- **WHAT YOU WILL DO**
According to the hydraulic system text below, how does the electrical machine in the system disclosed in EP 1193211 B1 operate during lowering?

[start of DOCUMENT SEGMENT]

Forklift trucks and other types of industrial trucks for lifting, lowering and transporting heavy loads are usually equipped with hydraulic systems. Such systems should operate energy efficiently, and one way of improving their energy efficiency is by energy regeneration during lowering. An example of a hydraulic lifting system with energy regeneration is disclosed in EP 1193211 B1 . This system has an electrical machine that operates as a motor driving a pump during lifting and as a generator recovering energy during lowering. The lowering movement is controlled by a valve arranged in a line branching off from a pressure medium line connecting the pump to a cylinder.
JP 2013/159418 is another example of a system for energy regeneration in a forklift truck. EP 2 657 412 is related to energy regeneration in a hybrid excavator boom actuating system.
Despite the efforts that have gone into developing energy regeneration techniques for hydraulic systems, further efforts aimed at finding innovative solutions to the various technical challenges associated with such efforts are warranted. In particular, there is a need for energy regeneration that operates more efficiently, and/or which provides less restrain on the operational speed of the hydraulic system. There is also a need for a hydraulic system allowing energy regeneration that is more cost-efficient and/or versatile, so that it can be used also in a wider range of systems than today, for example in smaller systems, such as in industrial trucks of smaller types.

SUMMARY

To meet the needs defined above, there is proposed a hydraulic system according to independent claim 1.
In view of the foregoing, and according to a first aspect of the invention, there is presented a hydraulic system for a forklift truck. The hydraulic system comprises a reservoir for a hydraulic fluid, the reservoir having an inlet and an outlet; a hydraulic apparatus operable as a pump and as a generator, the hydraulic apparatus having a first port and a second port, the first port being connected to the outlet; and at least one consumer operable in a lifting mode and in a lowering mode, the at least one consumer being connected to the second port. The inlet is connected to the first port via a first valve and to the at least one consumer via a second valve. Each of the first and second valves is switchable between a first state allowing fluid flow towards the reservoir and a second state blocking fluid flow towards the reservoir, and a fluid flow from the at least one consumer to the reservoir is controllable so as to pass through at least one of the first and second valves.
The first and second valves make it possible to control the amount of fluid flowing through the pump which drives the generator during lowering operations. This enables smooth and fast lowering operations of, for instance, the forks of a forklift truck, even when the forks carry no or only a small load and also during start of the lowering operation. When the energy regeneration starts immediately, as is common in the prior art, the force required to drive the pump and generator usually causes the lowering operation to start off by a jerking movement or by a very slow downward movement since enough pressure is not available. Such scenarios can be avoided by starting the energy regeneration only after a certain fluid pressure has been reached in the system, and this is made possible by the first and second valves and the way in which they are controlled to adjust level of energy recovered through the hydraulic apparatus during lowering.
The control may be provided in hardware, e.g. by means of valves automatically opening or closing at certain pressure levels. However, it may also be provided by means of a controller, such as a software controlled processor, receiving input of operational parameters of the system, and thereby automatically controlling the operation of the first and second valves.

[end of DOCUMENT SEGMENT]
[start of SUPPLIED DATA]

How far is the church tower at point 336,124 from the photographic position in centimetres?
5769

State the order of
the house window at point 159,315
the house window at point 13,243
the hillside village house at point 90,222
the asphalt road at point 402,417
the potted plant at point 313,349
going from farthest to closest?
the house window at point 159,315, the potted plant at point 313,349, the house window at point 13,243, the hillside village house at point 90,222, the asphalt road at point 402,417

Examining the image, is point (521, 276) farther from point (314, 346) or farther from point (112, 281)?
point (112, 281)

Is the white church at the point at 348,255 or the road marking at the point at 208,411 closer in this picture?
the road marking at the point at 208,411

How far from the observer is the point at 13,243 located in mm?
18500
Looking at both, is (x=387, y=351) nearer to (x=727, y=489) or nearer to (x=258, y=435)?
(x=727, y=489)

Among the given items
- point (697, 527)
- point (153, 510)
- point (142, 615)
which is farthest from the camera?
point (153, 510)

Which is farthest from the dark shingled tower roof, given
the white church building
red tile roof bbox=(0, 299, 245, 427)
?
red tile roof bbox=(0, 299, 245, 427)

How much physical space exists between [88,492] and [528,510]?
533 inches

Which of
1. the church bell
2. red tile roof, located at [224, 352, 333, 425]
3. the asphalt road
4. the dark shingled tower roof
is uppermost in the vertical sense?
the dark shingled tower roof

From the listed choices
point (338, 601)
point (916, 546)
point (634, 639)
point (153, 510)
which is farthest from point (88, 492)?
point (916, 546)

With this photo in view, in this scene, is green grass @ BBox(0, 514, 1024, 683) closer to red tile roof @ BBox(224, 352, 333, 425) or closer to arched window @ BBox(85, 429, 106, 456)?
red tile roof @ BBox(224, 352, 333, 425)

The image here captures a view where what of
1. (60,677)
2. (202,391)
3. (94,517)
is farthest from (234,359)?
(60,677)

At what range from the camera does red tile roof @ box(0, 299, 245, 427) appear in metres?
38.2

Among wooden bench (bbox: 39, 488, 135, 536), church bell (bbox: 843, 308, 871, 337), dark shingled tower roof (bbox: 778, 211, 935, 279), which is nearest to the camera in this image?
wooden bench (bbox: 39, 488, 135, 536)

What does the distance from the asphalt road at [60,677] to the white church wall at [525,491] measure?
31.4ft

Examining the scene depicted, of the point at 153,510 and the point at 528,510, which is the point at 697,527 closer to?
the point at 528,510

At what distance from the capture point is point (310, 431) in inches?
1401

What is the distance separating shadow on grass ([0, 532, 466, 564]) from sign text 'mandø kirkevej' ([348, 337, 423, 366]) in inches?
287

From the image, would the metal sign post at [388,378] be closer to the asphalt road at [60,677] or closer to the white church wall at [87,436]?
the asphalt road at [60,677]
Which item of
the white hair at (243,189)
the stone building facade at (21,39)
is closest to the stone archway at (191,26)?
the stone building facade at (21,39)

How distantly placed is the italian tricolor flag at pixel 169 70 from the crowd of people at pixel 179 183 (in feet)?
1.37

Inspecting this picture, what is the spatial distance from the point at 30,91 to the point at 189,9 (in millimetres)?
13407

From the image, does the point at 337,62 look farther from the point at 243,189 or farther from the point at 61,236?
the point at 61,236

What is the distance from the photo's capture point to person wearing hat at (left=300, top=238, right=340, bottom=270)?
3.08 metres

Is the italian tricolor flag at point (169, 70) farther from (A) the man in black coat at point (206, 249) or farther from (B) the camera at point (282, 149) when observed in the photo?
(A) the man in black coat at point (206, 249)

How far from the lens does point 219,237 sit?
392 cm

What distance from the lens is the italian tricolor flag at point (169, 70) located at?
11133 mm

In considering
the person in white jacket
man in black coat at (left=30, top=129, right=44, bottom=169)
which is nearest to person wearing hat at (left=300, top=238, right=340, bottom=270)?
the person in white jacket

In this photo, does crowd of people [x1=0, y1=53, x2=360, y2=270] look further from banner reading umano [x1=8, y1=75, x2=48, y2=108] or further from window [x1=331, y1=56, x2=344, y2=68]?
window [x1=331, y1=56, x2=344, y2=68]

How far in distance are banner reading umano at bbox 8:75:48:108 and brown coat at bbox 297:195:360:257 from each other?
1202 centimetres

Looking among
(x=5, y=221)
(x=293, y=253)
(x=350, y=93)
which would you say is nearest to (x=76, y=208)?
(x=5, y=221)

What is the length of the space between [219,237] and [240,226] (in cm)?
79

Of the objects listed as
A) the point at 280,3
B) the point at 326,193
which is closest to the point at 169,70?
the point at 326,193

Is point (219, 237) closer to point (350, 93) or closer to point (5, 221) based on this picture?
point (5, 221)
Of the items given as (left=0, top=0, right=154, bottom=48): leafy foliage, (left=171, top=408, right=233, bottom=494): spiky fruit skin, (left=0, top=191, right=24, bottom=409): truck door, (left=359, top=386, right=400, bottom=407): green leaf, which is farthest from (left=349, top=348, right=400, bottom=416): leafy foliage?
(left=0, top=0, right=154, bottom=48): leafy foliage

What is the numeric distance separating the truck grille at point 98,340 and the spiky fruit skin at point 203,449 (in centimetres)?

[end of SUPPLIED DATA]

- **FINISHED ANSWER**
It operates as a generator, recovering energy.